[DOCUMENT EXTRACT — start]

FDA inspection found problems at factory making J&J vaccine
The Baltimore factory hired to help make Johnson & Johnson’s COVID-19 vaccine was dirty, didn’t follow proper manufacturing procedures and had poorly trained staff, resulting in contamination of material going into a batch of shots, U.S. regulators said Wednesday.
The Food and Drug Administration released a statement and a 13-page report detailing findings from its just-completed inspection of the idled Emergent BioSciences factory.
Agency inspectors said a batch of bulk drug substance for J&J's single-shot vaccine was contaminated with material used to make COVID-19 vaccines for another Emergent client, AstraZeneca. The batch, reportedly enough to make about 15 million J&J vaccine doses, had to be thrown out.
Other problems cited in the inspection report included peeling paint, black and brown residue on factory floors and walls, inadequate cleaning and employees not following procedures to prevent contamination between vaccine batches and ingredients.
Nothing made at the factory for J&J has been distributed, the FDA noted. The nearly 8 million doses of J&J vaccine given in the U.S. came from Europe.

[DOCUMENT EXTRACT — finish]
[EXTRACTED RECORDS — start]

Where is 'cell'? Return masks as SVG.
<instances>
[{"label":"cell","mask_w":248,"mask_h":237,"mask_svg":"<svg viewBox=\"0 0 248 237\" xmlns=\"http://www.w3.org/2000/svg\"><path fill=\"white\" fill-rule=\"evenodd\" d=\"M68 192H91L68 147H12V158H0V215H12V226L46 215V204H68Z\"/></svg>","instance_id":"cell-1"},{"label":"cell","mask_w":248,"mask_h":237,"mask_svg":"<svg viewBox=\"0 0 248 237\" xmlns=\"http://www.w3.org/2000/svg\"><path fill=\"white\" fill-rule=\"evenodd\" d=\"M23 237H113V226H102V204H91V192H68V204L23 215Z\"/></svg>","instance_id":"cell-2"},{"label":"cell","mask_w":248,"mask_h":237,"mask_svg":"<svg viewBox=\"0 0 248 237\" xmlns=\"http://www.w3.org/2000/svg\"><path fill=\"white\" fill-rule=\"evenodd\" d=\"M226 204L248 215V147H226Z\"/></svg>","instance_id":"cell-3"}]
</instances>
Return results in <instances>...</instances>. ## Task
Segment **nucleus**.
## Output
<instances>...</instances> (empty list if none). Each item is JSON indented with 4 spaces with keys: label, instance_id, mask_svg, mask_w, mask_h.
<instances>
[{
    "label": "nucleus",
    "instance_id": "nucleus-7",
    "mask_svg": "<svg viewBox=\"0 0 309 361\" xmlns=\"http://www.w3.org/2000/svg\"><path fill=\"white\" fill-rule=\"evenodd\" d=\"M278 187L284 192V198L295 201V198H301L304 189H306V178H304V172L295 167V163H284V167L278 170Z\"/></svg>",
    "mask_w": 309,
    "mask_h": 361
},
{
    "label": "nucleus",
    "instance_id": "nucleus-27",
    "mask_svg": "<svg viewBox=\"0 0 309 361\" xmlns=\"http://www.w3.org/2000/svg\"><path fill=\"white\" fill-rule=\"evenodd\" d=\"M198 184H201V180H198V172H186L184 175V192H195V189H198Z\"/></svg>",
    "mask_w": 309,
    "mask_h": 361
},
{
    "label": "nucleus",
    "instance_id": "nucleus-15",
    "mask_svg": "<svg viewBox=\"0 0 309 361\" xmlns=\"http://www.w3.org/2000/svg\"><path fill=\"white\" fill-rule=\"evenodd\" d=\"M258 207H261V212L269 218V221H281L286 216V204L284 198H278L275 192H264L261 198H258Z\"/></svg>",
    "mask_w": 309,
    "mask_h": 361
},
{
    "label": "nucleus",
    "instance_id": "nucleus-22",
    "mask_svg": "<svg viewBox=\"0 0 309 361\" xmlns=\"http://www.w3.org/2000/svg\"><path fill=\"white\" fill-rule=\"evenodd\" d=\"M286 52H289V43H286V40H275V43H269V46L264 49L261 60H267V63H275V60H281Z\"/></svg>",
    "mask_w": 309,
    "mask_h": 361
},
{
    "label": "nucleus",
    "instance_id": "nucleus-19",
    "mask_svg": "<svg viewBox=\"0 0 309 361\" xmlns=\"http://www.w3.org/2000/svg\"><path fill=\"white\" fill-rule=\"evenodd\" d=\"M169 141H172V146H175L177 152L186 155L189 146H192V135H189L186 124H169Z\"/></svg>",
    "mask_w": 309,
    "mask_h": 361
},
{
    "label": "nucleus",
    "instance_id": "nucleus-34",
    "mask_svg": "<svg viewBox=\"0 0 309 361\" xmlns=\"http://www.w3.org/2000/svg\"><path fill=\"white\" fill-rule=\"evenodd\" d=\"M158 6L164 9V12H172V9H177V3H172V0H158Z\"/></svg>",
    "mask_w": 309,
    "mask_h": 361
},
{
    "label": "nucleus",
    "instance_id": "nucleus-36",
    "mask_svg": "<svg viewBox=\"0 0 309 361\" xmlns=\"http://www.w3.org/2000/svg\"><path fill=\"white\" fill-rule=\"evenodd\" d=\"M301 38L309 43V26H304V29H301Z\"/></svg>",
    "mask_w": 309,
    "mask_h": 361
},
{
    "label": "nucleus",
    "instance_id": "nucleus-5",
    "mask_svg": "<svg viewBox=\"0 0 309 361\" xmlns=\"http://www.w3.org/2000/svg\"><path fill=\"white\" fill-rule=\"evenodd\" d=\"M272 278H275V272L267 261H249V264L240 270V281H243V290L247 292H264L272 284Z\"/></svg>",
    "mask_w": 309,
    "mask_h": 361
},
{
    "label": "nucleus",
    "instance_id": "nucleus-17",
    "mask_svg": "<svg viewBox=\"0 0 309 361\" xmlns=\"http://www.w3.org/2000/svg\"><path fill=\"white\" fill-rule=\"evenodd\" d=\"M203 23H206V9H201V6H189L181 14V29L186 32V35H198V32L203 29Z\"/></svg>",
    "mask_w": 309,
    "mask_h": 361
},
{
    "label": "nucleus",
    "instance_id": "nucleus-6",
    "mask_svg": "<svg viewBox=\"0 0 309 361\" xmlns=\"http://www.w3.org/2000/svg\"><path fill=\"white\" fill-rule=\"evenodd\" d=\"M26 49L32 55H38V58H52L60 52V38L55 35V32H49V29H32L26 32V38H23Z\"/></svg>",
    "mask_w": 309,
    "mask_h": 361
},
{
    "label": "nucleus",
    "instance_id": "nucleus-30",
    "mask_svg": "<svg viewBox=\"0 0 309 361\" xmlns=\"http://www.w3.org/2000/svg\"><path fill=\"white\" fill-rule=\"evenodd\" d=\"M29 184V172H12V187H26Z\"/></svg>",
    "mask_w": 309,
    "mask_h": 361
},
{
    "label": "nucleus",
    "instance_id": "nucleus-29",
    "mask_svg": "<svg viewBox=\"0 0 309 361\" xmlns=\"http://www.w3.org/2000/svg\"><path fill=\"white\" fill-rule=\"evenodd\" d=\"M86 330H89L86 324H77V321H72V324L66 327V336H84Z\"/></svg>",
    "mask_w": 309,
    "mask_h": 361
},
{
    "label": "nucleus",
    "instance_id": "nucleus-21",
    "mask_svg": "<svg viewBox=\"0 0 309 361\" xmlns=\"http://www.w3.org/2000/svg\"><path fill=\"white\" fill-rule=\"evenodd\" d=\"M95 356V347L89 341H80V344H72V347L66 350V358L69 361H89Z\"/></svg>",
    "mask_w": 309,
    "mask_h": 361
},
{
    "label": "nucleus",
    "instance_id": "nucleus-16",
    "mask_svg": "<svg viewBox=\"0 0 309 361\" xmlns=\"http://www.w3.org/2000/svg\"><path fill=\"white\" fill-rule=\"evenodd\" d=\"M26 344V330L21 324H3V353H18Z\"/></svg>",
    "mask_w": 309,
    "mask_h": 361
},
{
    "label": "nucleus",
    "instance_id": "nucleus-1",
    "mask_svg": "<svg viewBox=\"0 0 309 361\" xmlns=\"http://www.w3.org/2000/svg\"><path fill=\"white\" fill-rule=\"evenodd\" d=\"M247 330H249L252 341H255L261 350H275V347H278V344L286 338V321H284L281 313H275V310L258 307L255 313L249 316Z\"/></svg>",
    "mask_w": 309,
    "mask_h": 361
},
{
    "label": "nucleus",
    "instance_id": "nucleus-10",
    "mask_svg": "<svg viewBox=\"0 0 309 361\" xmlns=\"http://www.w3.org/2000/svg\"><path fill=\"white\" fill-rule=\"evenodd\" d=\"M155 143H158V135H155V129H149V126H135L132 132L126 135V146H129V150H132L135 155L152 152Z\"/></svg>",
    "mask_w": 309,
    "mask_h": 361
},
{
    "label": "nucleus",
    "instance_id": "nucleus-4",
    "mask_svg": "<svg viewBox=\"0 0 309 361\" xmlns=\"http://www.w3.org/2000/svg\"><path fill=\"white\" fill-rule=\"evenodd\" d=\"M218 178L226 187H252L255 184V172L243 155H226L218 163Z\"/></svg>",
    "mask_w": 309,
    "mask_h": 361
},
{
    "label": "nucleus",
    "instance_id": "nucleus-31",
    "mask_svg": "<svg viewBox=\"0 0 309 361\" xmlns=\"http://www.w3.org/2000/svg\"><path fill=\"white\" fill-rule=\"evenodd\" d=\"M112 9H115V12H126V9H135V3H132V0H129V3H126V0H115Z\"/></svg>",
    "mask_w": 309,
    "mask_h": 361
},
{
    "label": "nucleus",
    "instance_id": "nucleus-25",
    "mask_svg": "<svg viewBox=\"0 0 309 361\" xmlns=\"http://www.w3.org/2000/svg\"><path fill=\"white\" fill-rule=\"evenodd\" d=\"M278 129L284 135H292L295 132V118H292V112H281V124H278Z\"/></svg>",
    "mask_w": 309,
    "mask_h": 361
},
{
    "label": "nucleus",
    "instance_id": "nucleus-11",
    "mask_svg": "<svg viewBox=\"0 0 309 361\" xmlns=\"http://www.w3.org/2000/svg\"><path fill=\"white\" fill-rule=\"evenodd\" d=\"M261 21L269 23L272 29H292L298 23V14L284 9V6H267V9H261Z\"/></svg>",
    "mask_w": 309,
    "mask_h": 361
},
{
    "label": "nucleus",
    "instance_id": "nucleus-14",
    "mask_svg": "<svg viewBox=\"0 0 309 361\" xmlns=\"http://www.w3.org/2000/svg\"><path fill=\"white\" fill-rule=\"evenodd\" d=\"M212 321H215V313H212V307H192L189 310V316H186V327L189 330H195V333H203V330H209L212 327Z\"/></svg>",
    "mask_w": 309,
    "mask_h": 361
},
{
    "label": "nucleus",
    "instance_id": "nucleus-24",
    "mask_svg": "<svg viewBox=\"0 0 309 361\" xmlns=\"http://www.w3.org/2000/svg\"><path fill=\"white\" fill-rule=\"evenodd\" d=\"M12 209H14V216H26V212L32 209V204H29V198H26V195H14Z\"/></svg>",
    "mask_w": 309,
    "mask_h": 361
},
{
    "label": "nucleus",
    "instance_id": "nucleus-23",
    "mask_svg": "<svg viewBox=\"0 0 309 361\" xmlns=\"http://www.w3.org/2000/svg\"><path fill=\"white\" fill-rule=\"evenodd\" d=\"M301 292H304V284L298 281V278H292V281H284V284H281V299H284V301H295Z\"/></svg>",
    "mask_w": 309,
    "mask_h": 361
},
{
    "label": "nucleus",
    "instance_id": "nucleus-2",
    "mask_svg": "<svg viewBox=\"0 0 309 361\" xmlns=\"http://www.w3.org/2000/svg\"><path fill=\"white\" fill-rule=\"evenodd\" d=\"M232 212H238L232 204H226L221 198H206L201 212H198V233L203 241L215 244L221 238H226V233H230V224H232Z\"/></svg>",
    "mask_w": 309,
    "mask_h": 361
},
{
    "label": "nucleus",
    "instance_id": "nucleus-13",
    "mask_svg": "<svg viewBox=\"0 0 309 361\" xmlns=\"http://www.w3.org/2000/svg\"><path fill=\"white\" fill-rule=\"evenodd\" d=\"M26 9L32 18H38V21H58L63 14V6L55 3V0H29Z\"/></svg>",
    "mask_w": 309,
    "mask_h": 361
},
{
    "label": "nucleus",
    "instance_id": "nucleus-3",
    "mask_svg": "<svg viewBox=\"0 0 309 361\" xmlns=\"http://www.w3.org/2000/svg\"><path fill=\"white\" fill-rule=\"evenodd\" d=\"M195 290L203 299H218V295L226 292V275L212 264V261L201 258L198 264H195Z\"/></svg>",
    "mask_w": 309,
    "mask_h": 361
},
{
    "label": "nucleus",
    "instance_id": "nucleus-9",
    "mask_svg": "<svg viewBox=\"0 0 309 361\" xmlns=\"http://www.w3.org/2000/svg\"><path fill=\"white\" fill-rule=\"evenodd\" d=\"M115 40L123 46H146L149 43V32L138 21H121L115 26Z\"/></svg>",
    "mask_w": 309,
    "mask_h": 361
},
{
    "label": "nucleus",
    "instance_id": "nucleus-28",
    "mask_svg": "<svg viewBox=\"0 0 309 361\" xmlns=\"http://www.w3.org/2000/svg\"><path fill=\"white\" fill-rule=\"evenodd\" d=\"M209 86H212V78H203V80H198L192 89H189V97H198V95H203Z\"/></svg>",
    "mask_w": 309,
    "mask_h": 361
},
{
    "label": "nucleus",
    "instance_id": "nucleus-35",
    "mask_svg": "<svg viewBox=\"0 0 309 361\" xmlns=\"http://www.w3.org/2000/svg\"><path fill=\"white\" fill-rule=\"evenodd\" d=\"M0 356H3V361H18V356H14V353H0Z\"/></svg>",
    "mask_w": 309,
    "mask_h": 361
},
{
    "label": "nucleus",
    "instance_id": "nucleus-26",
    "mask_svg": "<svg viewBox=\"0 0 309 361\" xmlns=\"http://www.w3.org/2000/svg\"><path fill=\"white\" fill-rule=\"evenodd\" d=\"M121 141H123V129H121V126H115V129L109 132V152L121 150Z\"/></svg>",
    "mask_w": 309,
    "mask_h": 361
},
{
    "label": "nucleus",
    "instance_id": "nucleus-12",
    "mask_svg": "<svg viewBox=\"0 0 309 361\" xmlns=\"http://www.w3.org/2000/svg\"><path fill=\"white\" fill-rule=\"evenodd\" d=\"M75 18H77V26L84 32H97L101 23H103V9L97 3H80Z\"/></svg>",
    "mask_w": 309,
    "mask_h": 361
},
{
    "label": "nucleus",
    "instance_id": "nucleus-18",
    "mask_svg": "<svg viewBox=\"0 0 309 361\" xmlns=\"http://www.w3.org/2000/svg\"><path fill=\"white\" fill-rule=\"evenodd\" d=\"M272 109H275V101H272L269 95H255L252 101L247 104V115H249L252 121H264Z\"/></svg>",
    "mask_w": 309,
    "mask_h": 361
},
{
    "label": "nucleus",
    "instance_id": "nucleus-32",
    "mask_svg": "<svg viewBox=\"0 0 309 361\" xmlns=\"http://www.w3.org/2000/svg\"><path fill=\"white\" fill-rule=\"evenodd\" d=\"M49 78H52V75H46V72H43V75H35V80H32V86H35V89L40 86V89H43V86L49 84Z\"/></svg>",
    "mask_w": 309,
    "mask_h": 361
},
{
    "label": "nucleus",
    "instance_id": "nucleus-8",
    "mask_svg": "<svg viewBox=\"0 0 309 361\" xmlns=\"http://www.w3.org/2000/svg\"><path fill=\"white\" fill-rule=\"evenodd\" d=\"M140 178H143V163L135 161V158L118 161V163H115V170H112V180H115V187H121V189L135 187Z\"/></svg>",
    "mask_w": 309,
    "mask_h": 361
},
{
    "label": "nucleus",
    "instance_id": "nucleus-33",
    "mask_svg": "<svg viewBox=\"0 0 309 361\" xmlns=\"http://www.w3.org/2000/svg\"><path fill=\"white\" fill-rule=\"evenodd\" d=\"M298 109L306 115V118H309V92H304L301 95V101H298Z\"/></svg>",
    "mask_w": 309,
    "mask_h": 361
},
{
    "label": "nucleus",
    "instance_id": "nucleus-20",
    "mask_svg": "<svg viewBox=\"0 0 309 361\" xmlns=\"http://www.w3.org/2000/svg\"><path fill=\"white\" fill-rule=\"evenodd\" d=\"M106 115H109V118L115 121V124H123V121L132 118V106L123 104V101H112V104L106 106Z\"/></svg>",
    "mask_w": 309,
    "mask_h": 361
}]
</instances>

[EXTRACTED RECORDS — finish]

__EXERCISE INSTRUCTIONS__:
1 – Answer these questions about the FDA inspection article:
(a) How many pages long was the report the FDA released?
(b) Which other Emergent client's vaccine material contaminated the batch made for J&J?
(c) Where did the nearly 8 million J&J doses given in the U.S. come from?
2 – What is the full wording of the FDA inspection article between "The Food and" and "came from Europe.", inclusive?

__ANSWERS GIVEN__:
1 –
(a) 13 pages
(b) AstraZeneca
(c) Europe

2 –
The Food and Drug Administration released a statement and a 13-page report detailing findings from its just-completed inspection of the idled Emergent BioSciences factory.
Agency inspectors said a batch of bulk drug substance for J&J's single-shot vaccine was contaminated with material used to make COVID-19 vaccines for another Emergent client, AstraZeneca. The batch, reportedly enough to make about 15 million J&J vaccine doses, had to be thrown out.
Other problems cited in the inspection report included peeling paint, black and brown residue on factory floors and walls, inadequate cleaning and employees not following procedures to prevent contamination between vaccine batches and ingredients.
Nothing made at the factory for J&J has been distributed, the FDA noted. The nearly 8 million doses of J&J vaccine given in the U.S. came from Europe.